_EXERCISE DIRECTIONS_: From the line containing "In the photograph, does" through the last line of the entries below, repeat each line word for word and leave out the rest.

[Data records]
* Begin *

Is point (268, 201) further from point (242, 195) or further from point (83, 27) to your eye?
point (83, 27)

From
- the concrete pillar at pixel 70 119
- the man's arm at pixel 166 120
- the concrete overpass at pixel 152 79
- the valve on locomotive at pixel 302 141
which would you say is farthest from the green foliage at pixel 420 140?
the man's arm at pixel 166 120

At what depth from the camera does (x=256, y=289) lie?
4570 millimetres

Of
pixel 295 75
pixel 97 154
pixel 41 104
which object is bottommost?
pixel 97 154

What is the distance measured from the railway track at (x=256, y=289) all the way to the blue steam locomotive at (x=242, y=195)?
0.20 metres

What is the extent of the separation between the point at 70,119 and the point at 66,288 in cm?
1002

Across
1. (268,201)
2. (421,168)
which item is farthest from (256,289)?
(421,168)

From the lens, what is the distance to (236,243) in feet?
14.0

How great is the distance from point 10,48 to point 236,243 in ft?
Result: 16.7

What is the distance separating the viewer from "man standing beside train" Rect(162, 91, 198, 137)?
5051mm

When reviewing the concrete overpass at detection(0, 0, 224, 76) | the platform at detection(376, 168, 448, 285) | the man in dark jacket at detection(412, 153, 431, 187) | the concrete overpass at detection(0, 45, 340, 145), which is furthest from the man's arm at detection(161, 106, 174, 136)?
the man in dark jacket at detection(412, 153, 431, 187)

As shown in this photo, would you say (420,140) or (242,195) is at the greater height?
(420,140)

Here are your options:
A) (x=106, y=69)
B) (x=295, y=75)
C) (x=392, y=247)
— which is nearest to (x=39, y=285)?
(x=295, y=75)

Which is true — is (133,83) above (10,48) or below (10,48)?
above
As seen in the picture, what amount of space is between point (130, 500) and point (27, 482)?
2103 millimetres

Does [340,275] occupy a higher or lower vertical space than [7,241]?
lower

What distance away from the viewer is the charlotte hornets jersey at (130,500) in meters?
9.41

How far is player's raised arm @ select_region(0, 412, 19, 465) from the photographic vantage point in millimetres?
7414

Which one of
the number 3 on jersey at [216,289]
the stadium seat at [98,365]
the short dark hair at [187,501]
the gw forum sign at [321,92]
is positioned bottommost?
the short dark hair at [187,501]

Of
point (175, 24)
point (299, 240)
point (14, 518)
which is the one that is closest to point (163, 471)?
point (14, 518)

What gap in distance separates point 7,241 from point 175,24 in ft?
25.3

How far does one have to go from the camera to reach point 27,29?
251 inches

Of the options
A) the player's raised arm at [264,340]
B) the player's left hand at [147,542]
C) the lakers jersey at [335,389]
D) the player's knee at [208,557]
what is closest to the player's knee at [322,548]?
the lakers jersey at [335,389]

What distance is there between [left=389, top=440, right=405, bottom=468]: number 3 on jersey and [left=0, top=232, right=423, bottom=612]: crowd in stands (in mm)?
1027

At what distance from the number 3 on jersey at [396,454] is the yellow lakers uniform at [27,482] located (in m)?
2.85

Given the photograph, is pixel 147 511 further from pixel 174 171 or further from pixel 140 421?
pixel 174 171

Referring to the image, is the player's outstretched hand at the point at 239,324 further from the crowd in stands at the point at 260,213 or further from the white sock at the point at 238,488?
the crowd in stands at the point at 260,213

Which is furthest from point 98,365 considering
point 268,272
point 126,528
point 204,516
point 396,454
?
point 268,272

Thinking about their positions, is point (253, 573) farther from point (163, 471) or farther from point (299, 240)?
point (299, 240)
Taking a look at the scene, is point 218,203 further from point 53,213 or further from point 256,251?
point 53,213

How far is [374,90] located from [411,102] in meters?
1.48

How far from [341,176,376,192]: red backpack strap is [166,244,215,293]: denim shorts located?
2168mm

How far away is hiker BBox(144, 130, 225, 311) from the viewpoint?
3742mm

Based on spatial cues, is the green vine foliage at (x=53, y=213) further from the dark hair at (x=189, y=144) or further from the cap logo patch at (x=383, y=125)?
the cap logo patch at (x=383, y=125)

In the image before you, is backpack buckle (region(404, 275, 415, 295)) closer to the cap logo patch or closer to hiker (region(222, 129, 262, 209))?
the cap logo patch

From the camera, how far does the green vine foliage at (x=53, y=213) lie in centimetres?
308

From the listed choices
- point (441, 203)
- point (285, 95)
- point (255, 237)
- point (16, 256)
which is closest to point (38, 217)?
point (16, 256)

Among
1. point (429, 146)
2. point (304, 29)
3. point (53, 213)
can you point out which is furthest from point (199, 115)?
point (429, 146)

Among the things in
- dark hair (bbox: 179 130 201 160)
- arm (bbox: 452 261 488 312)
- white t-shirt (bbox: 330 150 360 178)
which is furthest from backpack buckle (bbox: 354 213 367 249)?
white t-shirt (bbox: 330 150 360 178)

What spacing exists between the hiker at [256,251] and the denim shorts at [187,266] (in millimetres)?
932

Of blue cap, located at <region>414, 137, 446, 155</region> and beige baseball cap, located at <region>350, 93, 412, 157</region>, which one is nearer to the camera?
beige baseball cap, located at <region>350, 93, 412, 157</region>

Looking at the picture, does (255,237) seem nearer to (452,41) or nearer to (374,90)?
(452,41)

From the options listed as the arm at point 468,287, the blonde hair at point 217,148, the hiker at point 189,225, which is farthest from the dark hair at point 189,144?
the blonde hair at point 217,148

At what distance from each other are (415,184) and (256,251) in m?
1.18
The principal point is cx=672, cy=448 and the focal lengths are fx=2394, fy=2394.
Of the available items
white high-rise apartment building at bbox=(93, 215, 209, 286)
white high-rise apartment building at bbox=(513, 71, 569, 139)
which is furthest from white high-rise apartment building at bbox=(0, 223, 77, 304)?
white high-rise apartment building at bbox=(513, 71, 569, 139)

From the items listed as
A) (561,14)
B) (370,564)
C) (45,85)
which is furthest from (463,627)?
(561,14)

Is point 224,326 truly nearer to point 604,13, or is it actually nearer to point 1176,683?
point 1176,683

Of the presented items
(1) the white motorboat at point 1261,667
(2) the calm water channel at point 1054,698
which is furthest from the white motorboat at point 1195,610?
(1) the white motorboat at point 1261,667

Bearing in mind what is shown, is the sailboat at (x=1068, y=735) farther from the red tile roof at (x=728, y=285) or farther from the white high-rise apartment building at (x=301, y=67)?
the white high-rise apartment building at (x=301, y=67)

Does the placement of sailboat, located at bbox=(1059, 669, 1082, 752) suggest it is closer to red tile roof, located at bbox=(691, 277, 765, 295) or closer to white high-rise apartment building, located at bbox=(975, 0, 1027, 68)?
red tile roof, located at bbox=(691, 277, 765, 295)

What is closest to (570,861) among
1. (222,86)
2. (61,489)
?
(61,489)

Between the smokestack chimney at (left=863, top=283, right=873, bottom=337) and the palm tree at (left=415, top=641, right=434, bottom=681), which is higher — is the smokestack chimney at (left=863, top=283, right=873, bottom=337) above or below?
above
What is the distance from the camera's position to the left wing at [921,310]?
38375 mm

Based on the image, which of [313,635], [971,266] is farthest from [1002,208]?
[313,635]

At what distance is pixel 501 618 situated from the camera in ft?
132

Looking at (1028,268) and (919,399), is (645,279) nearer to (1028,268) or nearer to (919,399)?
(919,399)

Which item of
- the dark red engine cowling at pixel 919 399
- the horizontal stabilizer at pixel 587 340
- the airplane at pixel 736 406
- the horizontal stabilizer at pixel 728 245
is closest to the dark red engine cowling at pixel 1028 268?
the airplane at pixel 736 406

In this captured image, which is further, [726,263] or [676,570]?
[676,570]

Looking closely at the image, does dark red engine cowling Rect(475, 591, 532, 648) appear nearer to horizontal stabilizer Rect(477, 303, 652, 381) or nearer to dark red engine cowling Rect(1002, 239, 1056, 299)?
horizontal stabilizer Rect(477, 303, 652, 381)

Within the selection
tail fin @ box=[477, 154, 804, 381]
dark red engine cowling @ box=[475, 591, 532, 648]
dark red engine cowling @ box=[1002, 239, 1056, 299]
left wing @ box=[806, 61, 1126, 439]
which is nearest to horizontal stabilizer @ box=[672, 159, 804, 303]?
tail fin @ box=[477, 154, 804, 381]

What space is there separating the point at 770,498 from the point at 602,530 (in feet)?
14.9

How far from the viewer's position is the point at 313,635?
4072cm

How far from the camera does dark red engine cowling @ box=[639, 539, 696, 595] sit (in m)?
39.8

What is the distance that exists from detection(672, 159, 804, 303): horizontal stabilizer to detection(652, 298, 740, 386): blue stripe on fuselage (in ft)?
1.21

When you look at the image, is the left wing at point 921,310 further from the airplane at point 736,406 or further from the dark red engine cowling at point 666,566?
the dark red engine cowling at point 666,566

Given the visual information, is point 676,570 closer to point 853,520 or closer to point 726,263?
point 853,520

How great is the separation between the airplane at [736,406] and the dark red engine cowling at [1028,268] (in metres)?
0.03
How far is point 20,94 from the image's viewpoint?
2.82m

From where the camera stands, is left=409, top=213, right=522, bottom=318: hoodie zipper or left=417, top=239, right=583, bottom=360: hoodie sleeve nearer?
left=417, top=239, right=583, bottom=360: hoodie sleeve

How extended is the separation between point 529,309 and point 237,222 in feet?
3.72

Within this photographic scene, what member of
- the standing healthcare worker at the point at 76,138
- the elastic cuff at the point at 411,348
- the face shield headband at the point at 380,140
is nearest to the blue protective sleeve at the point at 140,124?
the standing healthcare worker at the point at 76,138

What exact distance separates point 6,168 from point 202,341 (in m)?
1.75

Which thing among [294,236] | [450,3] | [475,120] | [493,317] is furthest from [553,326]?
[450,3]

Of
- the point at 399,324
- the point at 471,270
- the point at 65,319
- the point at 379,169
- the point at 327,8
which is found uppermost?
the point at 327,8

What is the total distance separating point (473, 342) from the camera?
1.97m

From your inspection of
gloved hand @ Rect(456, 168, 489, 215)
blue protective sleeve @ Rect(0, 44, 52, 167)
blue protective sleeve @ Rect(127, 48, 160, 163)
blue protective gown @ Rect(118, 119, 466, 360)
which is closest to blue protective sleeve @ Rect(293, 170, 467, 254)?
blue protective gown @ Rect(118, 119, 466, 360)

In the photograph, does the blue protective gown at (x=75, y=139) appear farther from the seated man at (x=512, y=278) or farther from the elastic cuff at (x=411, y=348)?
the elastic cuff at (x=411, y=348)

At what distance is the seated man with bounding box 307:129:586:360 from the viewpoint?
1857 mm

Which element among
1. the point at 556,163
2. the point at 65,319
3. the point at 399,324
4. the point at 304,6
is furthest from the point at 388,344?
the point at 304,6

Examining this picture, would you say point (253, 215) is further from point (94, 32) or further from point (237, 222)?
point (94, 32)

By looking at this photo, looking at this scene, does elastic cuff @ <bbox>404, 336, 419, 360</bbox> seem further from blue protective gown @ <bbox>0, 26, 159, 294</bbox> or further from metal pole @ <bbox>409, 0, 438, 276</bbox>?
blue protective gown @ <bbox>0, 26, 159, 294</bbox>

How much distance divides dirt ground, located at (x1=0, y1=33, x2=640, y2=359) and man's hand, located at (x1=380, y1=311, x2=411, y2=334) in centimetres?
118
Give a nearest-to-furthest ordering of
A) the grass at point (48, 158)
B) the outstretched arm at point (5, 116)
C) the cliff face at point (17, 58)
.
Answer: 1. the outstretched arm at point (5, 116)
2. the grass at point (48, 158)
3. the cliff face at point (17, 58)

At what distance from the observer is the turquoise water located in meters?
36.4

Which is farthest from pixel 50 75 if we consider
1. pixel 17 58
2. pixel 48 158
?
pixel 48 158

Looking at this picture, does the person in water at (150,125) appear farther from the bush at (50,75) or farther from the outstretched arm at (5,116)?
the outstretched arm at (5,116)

* End *

_SOLUTION TO THIS PROBLEM_:
In the photograph, does the blue protective gown at (x=75, y=139) appear farther from the seated man at (x=512, y=278) or farther from the elastic cuff at (x=411, y=348)?
the elastic cuff at (x=411, y=348)

At what distance is the seated man with bounding box 307:129:586:360 from the viewpoint?
1857 mm

Which element among
1. the point at 556,163
2. the point at 65,319
3. the point at 399,324
4. the point at 304,6
is furthest from the point at 388,344?
the point at 304,6

Examining this picture, would you say point (253, 215) is further from point (94, 32) or further from point (237, 222)?
point (94, 32)

By looking at this photo, looking at this scene, does elastic cuff @ <bbox>404, 336, 419, 360</bbox> seem further from blue protective gown @ <bbox>0, 26, 159, 294</bbox> or further from metal pole @ <bbox>409, 0, 438, 276</bbox>?
blue protective gown @ <bbox>0, 26, 159, 294</bbox>

How much distance divides dirt ground, located at (x1=0, y1=33, x2=640, y2=359) and man's hand, located at (x1=380, y1=311, x2=411, y2=334) in centimetres?
118
Give a nearest-to-furthest ordering of
A) the grass at point (48, 158)
B) the outstretched arm at point (5, 116)
C) the cliff face at point (17, 58)
.
Answer: 1. the outstretched arm at point (5, 116)
2. the grass at point (48, 158)
3. the cliff face at point (17, 58)

At what distance from the observer is the turquoise water located in meters?
36.4

Which is farthest from pixel 50 75 if we consider
1. pixel 17 58
2. pixel 48 158
?
pixel 48 158

Looking at this picture, does the person in water at (150,125) appear farther from the bush at (50,75) or farther from the outstretched arm at (5,116)?
the outstretched arm at (5,116)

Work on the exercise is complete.